日本の時価総額トップ100社のうち1980年以降の創業は5社のみで、21世紀創業はゼロである。大企業の官僚化は、投資リスクのある新規事業に消極的になりがちだ。結果、ムーアの法則駆動産業の発展が遅れ、日本は海外のテックカンパニーに支払うデジタル赤字が、2023年に5.5兆円にまで膨らみ、5年で2倍増となった[2]。
対照的に、米国トップ100企業のうち、1980年以降の創業は32社で、そのうち21世紀創業は8社ある。これら鮮度の高いスタートアップカンパニーこそ、世界のムーアの法則駆動産業を牽引している。
中国トップ100企業のうち1980年以降の創業は82社に達し、そのうち21世紀創業は25社にものぼる。中国のトップ企業の鮮度の良さは顕著であり、創業者のリーダーシップでイノベーションや新規事業への取り組みが素早い。
上記の分析からわかるように、今日の世界における企業発展のロジックは完全に変わった。技術力と起業家精神に秀でたイノベーティブスタートアップ企業が、世界経済パラダイムシフトを起こす主要勢力となっている。
(4)証券市場依存の功罪
クリントン政権のルービン財務長官が1995年、これまでのドル安政策からドル高政策へと切り替えたことで、米国製造業は大きな打撃を受け国際競争力を弱めた。それは同時に、米国証券市場のバフェット指数を持ち上げ、ITバブルを誘発した。結果、スタートアップテック企業が潤沢の資金を得て、急成長した。
ヘッジファンドがスタートアップ企業に投資し、上場させ、大きく膨らませる。これが、米国テック企業の資本調達のメイン手段となっている。
後にそのパターンは、中国でも再現された。米国系ヘッジファンドが中国のスタートアップテック企業に投資し、米国で上場させるケースが多数見られるようになった。
これに対して製造業の場合は、どこの国でも銀行からの資金借り入れが、メインの調達手段となっている。
米国のドル高政策による高金利に、銀行から資金調達する製造業が苦しめられている。これが米国製造業衰退の一因ともなっている。
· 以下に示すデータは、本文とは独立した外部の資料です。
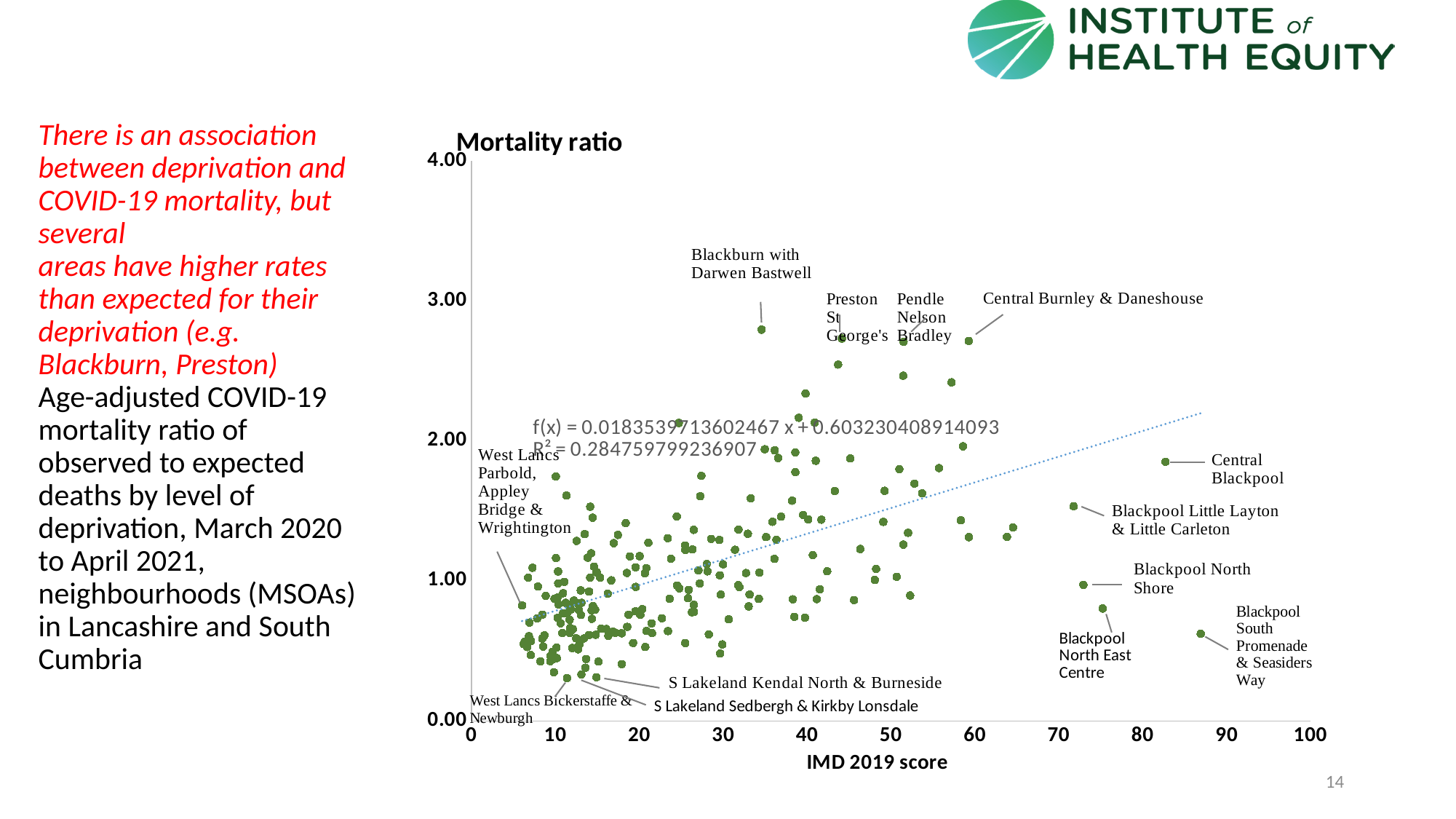
Is the mortality ratio for Blackburn with Darwen Bastwell greater or less than 3.00? less Does the fitted trend line show the mortality ratio rising or falling as the IMD 2019 score increases? rising What kind of chart is shown on the slide? scatter plot What is the title shown above the chart's y axis? Mortality ratio Is the mortality ratio for Central Blackpool greater or less than 2.00? less Which has the higher mortality ratio, Central Blackpool or Blackpool North East Centre? Central Blackpool Is the mortality ratio for Blackburn with Darwen Bastwell greater or less than 2.00? greater Which has the higher mortality ratio, Blackburn with Darwen Bastwell or Blackpool South Promenade & Seasiders Way? Blackburn with Darwen Bastwell What is the title of the chart's x axis? IMD 2019 score Which labelled neighbourhood has the highest IMD 2019 score on the chart? Blackpool South Promenade & Seasiders Way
これに対して中国も日本も、銀行からの低金利資金調達で製造業が持続的に発展してきた。だが、これら製造業企業の資本市場での評価は低い。
米国は高金利で世界中の資金を自国へ集め、証券市場で潤沢な資金を調達する発展パターンが、スタートアップテック企業に大発展の道筋をつけた。しかしその反動として製造業の衰退がもたらされた。
トランプ元大統領が2024年の大統領選において、ドル安政策により製造業をアメリカに取り戻すスローガンを高く掲げている。尤も、30年前のルービン財務長官が掲げたドル高政策をひっくり返し、米国の製造業を再生させることはそう容易いものとは言えない。
(5)世界を「分断」する米中デカップリング
産業はムーアの法則駆動型になることで技術進歩が加速し、投資規模が巨大化し、世界市場とグローバル分業に依存せざるを得なくなる。つまり、ムーアの法則駆動産業は、グローバリゼーションを後押しする。
本論では、ムーアの法則に沿った半導体の進化と世界貨物商品輸出の拡大との相関関係を分析した。図4は両者の高い相関関係を表している。同図から、グローバリゼーションが、ムーアの法則の駆動で急拡大していることが見てとれる。
図4 半導体の進化と世界貨物商品輸出の拡大との相関関係
しかし米国は中国に対し現在、ハイテク分野での貿易規制など制裁を発動し、中国テック産業の成長を阻止することで、グローバリゼーションに急ブレーキをかけている。
とはいえ現状では、米国による対中制裁が最も厳しい半導体分野においてさえ、必ずしも米国の思惑通りにはなっていない。2024年上半期、中国の半導体輸出は5,427.4億人民元(11.2兆円[3])に達し、25.6%の成長を実現した。半導体は、いまや自動車、携帯電話を超え、中国の一大輸出製品となった。
進む米中デカップリングは、世界を二つのシステムに分断しかねない。
本論文は東京経済大学個人研究助成費(研究番号24-X)を受けて研究を進めた成果である。
(本論文では日本大学理工学部助教の栗本賢一氏がデータ整理と図表作成に携わった)
本論文は、周牧之論文『時価総額トップ100企業の分析から見た日米中のムーアの法則駆動産業のパフォーマンス比較』より抜粋したものである。『東京経大学会誌 経済学』、323号、2024年。
[1] 自動運転技術のインパクトについて、ARK Invest “BIG IDEAS 2024” in Annual Research Report 31 January 2024、pp122-132を参照。
[2] 2024年8月15日付イーロン・マスクによるX(旧ツイッター)上の原文は“Any car company that fails to solve self-driving will die”。
[3] 日本のデジタル収支赤字構造について詳しくは、神田慶司など『貿易・デジタル収支「赤字体質」の構造的課題を検証する』大和総研レポート、2024年5月28日を参照。
[4] 1元=20.55円の為替レートで換算。